Grossbritannien: Unklare Hepatitis bei Kindern
In Grossbritannien sind zuletzt Dutzende unüblich schwere Hepatitis-Fälle bei Kindern aufgefallen. In geringerer Zahl gibt es Berichte auch aus anderen Ländern. Wie steht es um die Lage in Deutschland und was sind mögliche Ursachen?
Das Wichtigste in Kürze
- Anders als in Grossbritannien und weiteren Ländern sehen deutsche Experten bislang keine Hepatitis-Auffälligkeiten bei Kindern hierzulande.
Bisher seien dem Robert Koch-Institut (RKI) keine Fälle bekannt geworden, teilte eine RKI-Sprecherin auf Anfrage mit. Das RKI habe mehrere medizinische Fachgesellschaften und die Länder informiert und um erhöhte Aufmerksamkeit und Information im Fall des Auftretens von ähnlichen Fällen in Deutschland gebeten.
«Vermuten wir eine bislang unbekannte Virusinfektion»
Der Generalsekretär der Deutschen Gesellschaft für Kinder- und Jugendmedizin (DGKJ), Burkhard Rodeck, sagte der Deutschen Presse-Agentur: «Wir haben nach den Berichten aus Grossbritannien die Kinder-hepatologischen Zentren in Deutschland abgefragt: Es gibt aber bisher keinerlei besorgniserregenden Signale für eine ungewöhnliche Häufung. In den Zentren wären schwere Fälle aufgefallen, wenn zum Beispiel eine Lebertransplantation nötig wird.»
«Grundsätzlich ist eine schwere Hepatitis bei Kindern eher selten. Auch dass keine klare Ursache gefunden werden kann, ist gut bekannt», sagte Rodeck. «In der Regel vermuten wir eine bislang unbekannte Virusinfektion. Es kommen mehrere Arten von Viren in Frage, nicht nur die Hepatitisviren A bis E. Die bekannten Viruserkrankungen kann man natürlich diagnostizieren, bisher nicht bekannte bleiben unklar.»
Mehr als 70 Betroffene in Grossbritannien
Zunächst war Mitte April ein Anstieg akuter Hepatitis-Fälle bei Kindern und Jugendlichen bis 16 Jahre in Grossbritannien bekannt geworden. Es geht um mehr als 70 Betroffene, die meisten davon aus England. Die Hepatitisviren A, B, C, D und E wurden laut Behörden durch Laboruntersuchungen ausgeschlossen. In mehreren Fällen seien eine Corona-Infektion und/oder Adenoviren nachgewiesen worden.
Vergangenen Freitag berichtete die Weltgesundheitsorganisation (WHO) darüber hinaus von einigen wenigen Fällen in Irland und Spanien, die in der Folge gemeldet worden seien. Die EU-Gesundheitsbehörde ECDC sprach am Dienstag zudem noch von Fällen in Dänemark und den Niederlanden - sowie neun jungen Betroffenen im US-Bundesstaat Alabama, die ebenfalls positiv auf Adenoviren getestet worden seien. In allen Ländern liefen noch Nachforschungen. Ob es sich bei den berichteten Fällen tatsächlich um eine Häufung verglichen mit dem üblichen Geschehen handle, sei angesichts geringer Fallzahlen noch nicht ganz klar, sagte Rodeck.
Zwölf Fälle in Israel
In Israel berichtete das Gesundheitsministerium von insgesamt zwölf Fällen in den vergangenen Monaten von akuter Hepatitis bei Kindern ohne erkennbaren Grund, die in zwei Krankenhäuser eingewiesen worden waren. Die Fälle würden untersucht. In Israel werden Kinder standardmässig gegen Hepatitis A und B geimpft.

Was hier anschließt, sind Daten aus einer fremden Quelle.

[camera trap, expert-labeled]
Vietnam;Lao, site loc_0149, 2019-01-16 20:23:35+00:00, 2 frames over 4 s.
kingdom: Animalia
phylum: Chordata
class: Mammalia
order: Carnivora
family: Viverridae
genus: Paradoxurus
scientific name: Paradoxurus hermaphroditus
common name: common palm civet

Britische Experten halten laut ECDC eine Infektion für die wahrscheinlichste Ursache, auch wenn Untersuchungen etwa auf giftige Stoffe noch laufen. Fachleute fanden der EU-Behörde zufolge keine Verbindung zu Covid-19-Impfungen. Ebenso wenig zeigte sich ein Muster bei Reisen, Lebensmitteln, Getränken und Gewohnheiten der Betroffenen.
In der Regel verläuft eine Hepatitis bei Kindern Experten zufolge oft ohne Symptome oder nur mit geringer Beeinträchtigung. Bei den betroffenen Kindern in Grossbritannien waren stark erhöhte Leberenzyme gemessen worden, viele hatten Gelbsucht. Auch von Magen-Darm-Beschwerden war die Rede, etwa Bauchschmerzen, Durchfall und Erbrechen. Fieber sei meist nicht aufgetreten. In Grossbritannien erhielten sechs Kinder eine Lebertransplantation.